**Provided material**

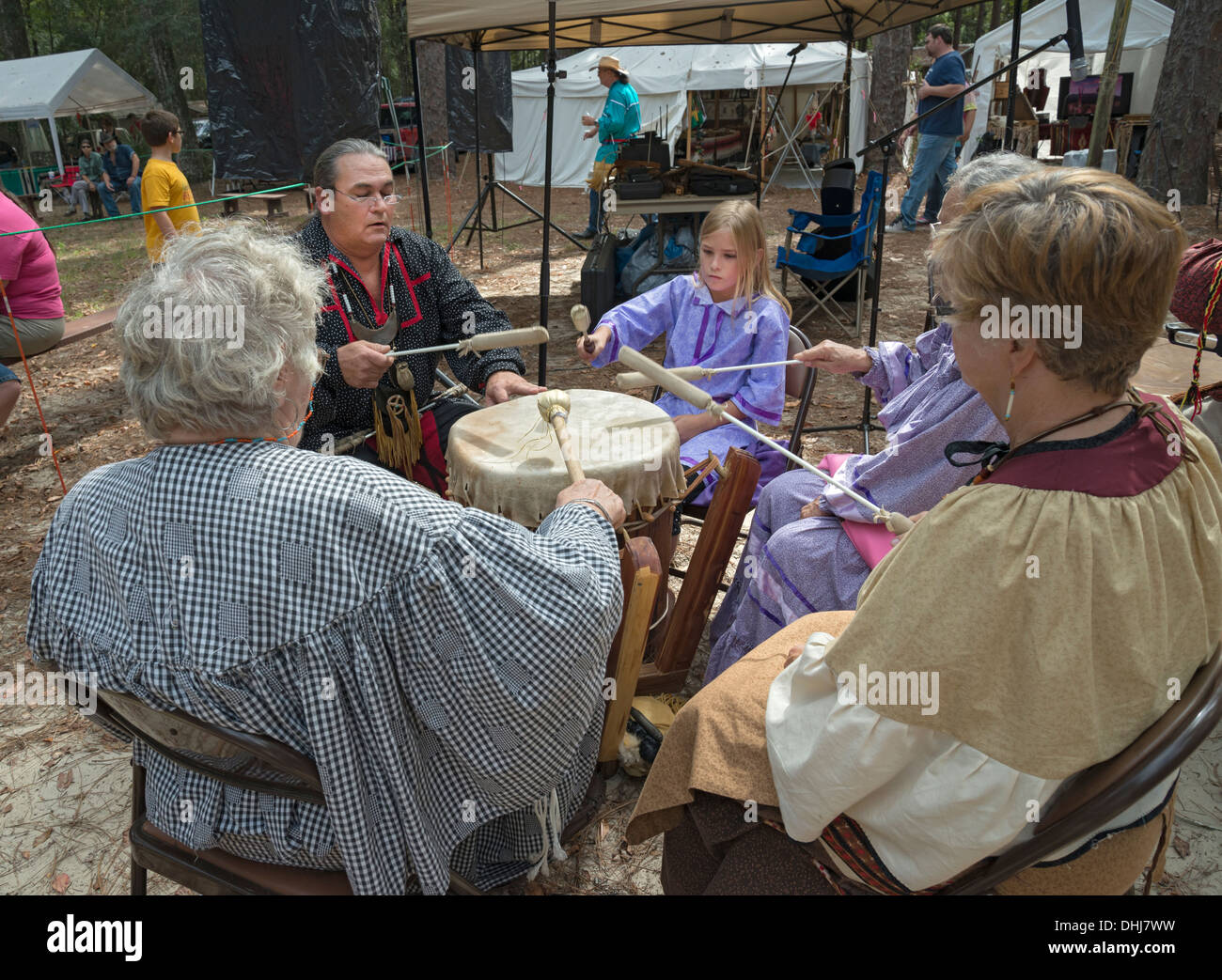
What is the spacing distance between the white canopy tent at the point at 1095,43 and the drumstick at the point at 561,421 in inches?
535

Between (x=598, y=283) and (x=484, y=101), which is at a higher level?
(x=484, y=101)

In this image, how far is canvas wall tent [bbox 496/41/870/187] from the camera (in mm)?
14742

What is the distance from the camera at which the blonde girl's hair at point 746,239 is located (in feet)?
10.3

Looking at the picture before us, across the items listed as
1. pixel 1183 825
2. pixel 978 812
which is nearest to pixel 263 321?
pixel 978 812

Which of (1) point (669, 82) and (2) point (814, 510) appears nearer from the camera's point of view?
(2) point (814, 510)

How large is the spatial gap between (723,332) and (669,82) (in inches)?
538

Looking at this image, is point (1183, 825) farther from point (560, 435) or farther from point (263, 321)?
point (263, 321)

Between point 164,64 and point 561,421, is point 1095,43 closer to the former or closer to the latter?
point 561,421

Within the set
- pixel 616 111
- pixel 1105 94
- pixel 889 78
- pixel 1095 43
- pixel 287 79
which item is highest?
pixel 1095 43

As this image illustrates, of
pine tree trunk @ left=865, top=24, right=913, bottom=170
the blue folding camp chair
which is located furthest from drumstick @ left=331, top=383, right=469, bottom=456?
pine tree trunk @ left=865, top=24, right=913, bottom=170

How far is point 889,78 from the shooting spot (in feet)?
40.0

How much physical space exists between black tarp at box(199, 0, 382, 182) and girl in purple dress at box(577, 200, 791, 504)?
179 inches

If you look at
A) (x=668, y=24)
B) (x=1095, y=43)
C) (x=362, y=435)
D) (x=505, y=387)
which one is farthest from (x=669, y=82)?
(x=362, y=435)

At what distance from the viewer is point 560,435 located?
2129mm
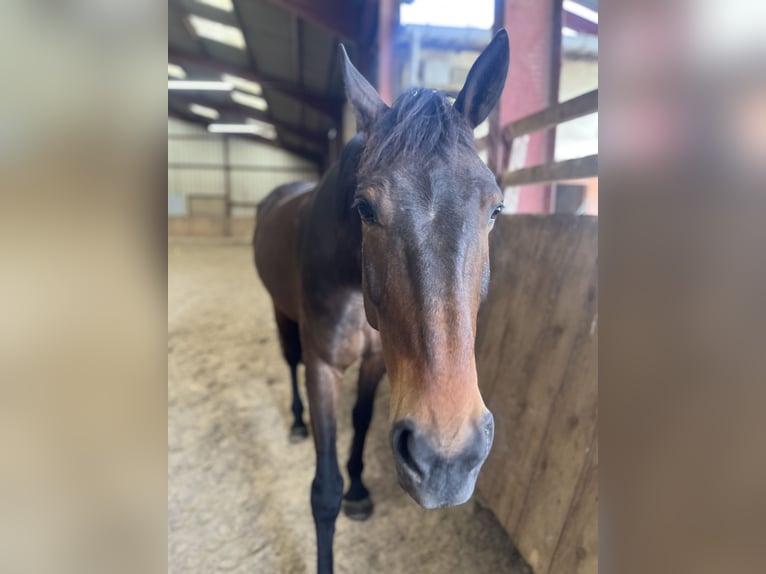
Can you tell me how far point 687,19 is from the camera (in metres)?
0.35

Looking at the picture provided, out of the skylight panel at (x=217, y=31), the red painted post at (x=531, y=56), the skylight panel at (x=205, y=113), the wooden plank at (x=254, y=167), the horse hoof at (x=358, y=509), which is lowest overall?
the horse hoof at (x=358, y=509)

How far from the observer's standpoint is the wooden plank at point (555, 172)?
55.3 inches

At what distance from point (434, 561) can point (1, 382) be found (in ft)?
5.65

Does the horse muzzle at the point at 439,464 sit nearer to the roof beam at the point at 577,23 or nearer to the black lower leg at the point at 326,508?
the roof beam at the point at 577,23

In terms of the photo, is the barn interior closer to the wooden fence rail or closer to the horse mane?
the wooden fence rail

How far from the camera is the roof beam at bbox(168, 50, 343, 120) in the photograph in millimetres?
10102

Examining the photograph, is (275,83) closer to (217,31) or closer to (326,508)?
(217,31)

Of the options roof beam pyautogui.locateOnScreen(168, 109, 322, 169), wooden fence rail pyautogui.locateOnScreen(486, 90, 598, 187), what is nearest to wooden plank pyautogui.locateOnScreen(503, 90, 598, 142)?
wooden fence rail pyautogui.locateOnScreen(486, 90, 598, 187)

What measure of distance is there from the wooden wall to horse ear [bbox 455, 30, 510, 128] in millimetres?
561

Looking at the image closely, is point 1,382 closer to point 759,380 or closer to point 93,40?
point 93,40

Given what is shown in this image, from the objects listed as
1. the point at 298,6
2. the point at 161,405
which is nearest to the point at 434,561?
the point at 161,405

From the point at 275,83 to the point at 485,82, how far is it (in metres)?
10.9

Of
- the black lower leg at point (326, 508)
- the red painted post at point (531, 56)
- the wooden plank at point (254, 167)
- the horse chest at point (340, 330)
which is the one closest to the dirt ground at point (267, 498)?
the black lower leg at point (326, 508)

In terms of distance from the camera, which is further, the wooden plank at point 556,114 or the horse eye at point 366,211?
the wooden plank at point 556,114
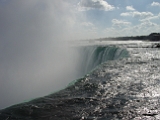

**Written instruction**
Show each line of the material that contains the word "beam".

**Answer to this exercise**
Does the horse muzzle at the point at 439,464 sit nearer to the roof beam at the point at 577,23 or nearer to the black lower leg at the point at 326,508?
the roof beam at the point at 577,23
How far from the camera is the roof beam at bbox(168, 50, 343, 120) in the photograph in millimetres?
Of the options roof beam pyautogui.locateOnScreen(168, 109, 322, 169), wooden fence rail pyautogui.locateOnScreen(486, 90, 598, 187), what is nearest to wooden plank pyautogui.locateOnScreen(503, 90, 598, 142)?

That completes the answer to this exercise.